Materials are a designer's paint and canvas–and for the most part, they've remained pretty static in recent decades. But over the past few years, and in 2017 in particular, we saw new advances in material science that gave creators plenty of exciting toys to play with, from brand new colors and types of inks to new ways of reusing older materials. Here are six of the most innovative.
Super Black Paint From Car Exhaust
MIT Media Lab alum Anirudh Sharma invented a device that attaches to the exhaust pipe of vehicles to capture soot before it reaches the air. That's great for the environment–but it turns out it's also good for artists. Sharma and his colleagues found a way to transform this soot into black paint, and after years of research they released a series of inks, pens, and artist paints made of the material this year. Each pen's ink contains about 45 minutes of car exhaust–air pollution that was prevented from reaching people's lungs and can instead be turned into art.

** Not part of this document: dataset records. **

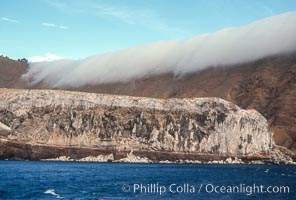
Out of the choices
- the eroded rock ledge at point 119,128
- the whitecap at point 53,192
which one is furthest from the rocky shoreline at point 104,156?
the whitecap at point 53,192

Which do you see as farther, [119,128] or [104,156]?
[119,128]

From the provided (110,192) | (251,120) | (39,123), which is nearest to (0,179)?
(110,192)

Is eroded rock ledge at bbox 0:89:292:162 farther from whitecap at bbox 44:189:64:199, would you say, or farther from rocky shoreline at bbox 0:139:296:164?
whitecap at bbox 44:189:64:199

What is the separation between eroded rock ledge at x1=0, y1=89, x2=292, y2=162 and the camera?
14800 centimetres

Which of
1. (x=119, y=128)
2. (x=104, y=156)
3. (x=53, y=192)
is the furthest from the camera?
(x=119, y=128)

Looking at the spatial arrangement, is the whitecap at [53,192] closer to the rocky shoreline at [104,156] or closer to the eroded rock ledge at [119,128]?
the rocky shoreline at [104,156]

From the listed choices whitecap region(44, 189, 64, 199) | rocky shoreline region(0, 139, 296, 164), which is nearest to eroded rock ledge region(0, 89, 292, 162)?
rocky shoreline region(0, 139, 296, 164)

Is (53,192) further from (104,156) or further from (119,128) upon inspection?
(119,128)

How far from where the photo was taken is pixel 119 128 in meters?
159

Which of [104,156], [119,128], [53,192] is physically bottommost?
[53,192]

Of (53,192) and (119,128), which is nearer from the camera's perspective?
(53,192)

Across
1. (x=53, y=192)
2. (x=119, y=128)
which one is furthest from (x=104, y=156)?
(x=53, y=192)

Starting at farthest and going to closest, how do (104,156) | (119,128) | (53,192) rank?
(119,128), (104,156), (53,192)

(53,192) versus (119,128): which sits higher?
(119,128)
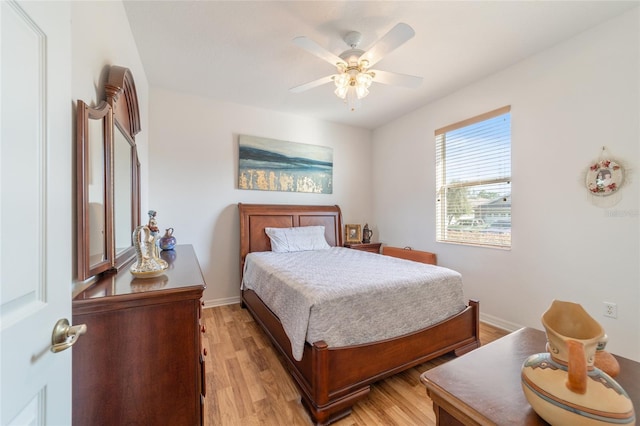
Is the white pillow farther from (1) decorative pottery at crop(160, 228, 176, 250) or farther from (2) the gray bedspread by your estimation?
(1) decorative pottery at crop(160, 228, 176, 250)

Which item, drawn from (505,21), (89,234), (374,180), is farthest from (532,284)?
(89,234)

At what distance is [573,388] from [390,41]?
1948 mm

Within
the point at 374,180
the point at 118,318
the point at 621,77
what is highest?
the point at 621,77

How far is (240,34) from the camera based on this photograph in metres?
2.08

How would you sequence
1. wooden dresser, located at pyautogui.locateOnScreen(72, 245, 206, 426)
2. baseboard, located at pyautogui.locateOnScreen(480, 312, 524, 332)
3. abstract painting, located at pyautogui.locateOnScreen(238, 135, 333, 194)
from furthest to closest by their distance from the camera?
1. abstract painting, located at pyautogui.locateOnScreen(238, 135, 333, 194)
2. baseboard, located at pyautogui.locateOnScreen(480, 312, 524, 332)
3. wooden dresser, located at pyautogui.locateOnScreen(72, 245, 206, 426)

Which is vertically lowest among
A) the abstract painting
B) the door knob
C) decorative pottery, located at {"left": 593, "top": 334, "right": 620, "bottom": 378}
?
decorative pottery, located at {"left": 593, "top": 334, "right": 620, "bottom": 378}

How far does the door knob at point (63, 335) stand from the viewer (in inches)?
24.8

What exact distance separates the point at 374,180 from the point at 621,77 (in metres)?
2.88

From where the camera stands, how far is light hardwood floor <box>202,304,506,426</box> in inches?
57.8

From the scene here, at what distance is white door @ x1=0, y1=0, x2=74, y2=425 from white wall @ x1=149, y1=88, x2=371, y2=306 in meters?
2.52

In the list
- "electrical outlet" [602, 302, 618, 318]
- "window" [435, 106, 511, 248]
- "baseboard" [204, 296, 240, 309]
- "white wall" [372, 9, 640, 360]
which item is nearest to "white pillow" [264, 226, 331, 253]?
"baseboard" [204, 296, 240, 309]

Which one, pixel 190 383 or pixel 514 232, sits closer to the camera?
pixel 190 383

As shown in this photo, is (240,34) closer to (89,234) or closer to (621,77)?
(89,234)

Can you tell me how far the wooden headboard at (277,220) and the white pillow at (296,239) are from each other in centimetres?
13
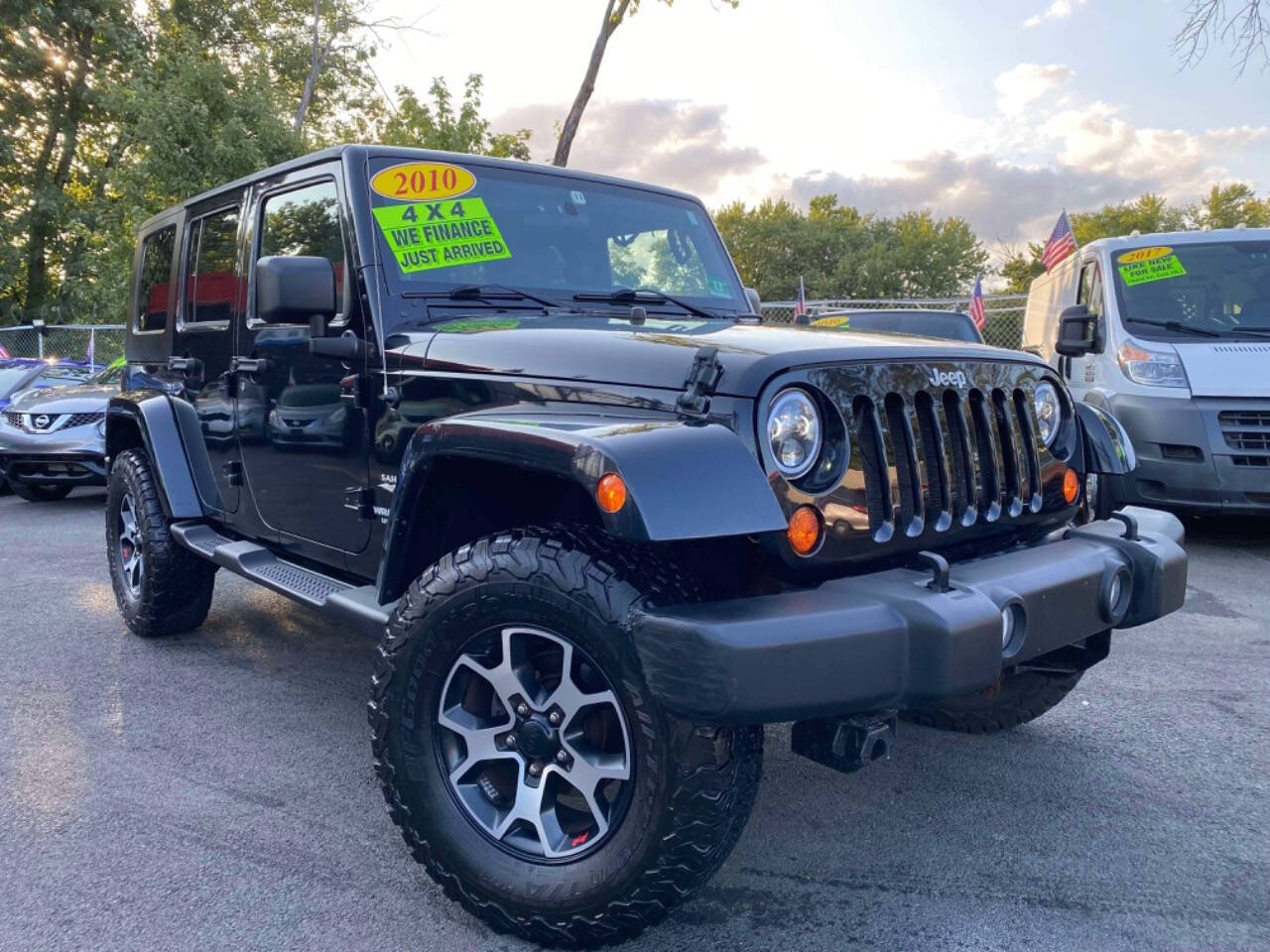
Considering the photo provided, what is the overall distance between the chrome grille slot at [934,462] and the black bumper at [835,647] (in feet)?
0.71

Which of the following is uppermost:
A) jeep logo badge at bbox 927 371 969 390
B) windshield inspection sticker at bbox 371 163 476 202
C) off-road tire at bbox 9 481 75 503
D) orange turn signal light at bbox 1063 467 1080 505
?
windshield inspection sticker at bbox 371 163 476 202

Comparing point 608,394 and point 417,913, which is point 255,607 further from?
point 608,394

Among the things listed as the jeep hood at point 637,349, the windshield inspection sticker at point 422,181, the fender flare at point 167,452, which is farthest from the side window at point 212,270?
the jeep hood at point 637,349

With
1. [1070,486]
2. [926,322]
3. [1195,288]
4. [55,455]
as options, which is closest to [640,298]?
[1070,486]

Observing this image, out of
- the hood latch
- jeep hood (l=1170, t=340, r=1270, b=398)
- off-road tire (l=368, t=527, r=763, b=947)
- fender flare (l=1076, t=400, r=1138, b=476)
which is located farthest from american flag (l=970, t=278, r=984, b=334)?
off-road tire (l=368, t=527, r=763, b=947)

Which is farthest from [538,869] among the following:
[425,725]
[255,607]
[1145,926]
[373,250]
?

The First 3D-Printed Floor
The Dutch company Aectual uses giant 3D-printing robots to lay down a super-durable recycled bio-plastic material across huge surfaces. Once a design is created, the cracks are filled in with terrazzo, a mix of recycled chips and a binding material. In 2017, it created custom floors for the clothing company Loft's flagship store in Tokyo, and then moved on to the floors for the Schiphol Airport in Amsterdam.

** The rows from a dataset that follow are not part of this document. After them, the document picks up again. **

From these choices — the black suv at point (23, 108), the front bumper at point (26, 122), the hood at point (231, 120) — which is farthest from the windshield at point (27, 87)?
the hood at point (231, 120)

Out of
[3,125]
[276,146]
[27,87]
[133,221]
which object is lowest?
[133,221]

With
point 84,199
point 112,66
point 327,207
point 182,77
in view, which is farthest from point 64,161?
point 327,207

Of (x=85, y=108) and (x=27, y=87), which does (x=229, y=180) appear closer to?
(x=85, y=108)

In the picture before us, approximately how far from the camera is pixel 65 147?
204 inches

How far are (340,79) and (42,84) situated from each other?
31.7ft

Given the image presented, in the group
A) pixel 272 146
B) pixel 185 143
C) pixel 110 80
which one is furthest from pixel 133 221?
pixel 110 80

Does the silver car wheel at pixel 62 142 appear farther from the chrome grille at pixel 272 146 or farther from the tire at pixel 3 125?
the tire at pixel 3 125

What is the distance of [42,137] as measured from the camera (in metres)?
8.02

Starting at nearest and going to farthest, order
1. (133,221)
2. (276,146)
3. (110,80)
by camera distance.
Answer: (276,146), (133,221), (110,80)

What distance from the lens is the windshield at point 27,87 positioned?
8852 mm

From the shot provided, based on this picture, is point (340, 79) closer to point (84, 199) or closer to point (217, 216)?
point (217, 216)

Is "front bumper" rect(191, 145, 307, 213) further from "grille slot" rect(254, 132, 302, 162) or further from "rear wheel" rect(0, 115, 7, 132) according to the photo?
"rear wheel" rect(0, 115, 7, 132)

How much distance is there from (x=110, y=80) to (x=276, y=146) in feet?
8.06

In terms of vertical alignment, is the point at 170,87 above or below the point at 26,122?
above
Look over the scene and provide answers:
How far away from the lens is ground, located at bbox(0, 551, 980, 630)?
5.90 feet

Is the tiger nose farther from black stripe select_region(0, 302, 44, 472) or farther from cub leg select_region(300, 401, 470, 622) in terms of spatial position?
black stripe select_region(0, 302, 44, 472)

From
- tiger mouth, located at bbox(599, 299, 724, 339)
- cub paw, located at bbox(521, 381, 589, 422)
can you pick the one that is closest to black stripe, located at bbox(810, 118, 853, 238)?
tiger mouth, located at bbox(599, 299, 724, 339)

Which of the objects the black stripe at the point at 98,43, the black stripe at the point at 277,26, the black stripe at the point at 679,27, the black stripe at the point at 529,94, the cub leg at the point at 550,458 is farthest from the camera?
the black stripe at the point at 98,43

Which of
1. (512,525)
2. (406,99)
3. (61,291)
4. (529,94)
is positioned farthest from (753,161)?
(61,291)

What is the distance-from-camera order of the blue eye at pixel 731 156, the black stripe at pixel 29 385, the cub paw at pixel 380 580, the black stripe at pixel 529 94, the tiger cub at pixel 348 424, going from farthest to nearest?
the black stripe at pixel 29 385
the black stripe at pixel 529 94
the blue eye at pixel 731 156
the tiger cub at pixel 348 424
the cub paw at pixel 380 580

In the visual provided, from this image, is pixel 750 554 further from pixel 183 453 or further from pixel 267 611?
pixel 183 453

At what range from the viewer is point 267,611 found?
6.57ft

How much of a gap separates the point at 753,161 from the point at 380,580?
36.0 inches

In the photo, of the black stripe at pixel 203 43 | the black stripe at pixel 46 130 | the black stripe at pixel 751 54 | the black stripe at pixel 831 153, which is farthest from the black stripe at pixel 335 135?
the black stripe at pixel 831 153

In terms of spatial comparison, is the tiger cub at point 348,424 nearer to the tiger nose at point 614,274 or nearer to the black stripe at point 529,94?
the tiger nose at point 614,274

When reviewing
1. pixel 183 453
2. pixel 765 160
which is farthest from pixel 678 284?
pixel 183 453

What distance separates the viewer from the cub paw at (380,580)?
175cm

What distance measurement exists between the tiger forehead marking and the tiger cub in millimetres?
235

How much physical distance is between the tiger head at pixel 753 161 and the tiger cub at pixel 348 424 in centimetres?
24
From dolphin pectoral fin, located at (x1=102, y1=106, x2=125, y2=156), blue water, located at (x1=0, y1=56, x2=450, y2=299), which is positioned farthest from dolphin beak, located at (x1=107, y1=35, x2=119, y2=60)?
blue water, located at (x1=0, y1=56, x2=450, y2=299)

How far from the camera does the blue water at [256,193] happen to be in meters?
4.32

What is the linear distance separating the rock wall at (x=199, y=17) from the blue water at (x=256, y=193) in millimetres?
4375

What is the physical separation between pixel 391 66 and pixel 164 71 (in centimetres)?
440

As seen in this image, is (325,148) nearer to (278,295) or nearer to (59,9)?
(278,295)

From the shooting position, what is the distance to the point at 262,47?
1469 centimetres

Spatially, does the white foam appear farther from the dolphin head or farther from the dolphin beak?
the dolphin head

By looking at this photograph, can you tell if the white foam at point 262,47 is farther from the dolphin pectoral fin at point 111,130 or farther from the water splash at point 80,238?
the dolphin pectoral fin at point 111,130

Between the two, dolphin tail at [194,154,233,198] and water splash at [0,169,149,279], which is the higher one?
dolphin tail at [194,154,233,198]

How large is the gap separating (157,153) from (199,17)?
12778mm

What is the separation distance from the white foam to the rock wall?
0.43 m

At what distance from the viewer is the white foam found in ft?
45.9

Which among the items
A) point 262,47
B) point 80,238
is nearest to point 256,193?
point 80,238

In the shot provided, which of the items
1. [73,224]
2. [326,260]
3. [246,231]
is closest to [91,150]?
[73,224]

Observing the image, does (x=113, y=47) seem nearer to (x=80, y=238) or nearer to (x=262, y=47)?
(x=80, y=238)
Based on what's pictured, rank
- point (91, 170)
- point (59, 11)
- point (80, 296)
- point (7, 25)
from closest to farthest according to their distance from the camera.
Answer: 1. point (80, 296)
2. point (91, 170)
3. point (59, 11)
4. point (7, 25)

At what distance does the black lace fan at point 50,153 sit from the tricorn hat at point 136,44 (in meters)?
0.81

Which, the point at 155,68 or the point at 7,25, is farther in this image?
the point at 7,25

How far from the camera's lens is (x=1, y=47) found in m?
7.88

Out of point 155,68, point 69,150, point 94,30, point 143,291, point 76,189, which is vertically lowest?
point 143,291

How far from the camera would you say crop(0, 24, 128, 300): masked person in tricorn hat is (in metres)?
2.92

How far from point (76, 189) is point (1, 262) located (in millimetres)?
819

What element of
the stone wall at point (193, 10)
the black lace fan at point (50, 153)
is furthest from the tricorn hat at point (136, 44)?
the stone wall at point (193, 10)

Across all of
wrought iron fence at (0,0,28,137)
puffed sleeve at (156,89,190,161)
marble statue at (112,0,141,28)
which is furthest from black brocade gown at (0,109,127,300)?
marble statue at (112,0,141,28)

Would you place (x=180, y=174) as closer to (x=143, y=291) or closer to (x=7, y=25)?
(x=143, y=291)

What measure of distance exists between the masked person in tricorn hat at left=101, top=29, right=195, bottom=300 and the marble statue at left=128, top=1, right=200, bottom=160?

[Photo: Melanie Gonick/Mit]
The Perfect Material For Building In Space
Graphene–a two-dimensional form of carbon–has long been considered a miracle material because it's so strong. This year, scientists at MIT found a way to turn this ultra-thin material into three-dimensional structures that are 10 times stronger than steel and only 5% as dense. The breakthrough material takes scientists one step closer to the sci-fi dream of building a space elevator. And in the meantime, it can also help reduce the amount of steel needed in infrastructure back on Earth.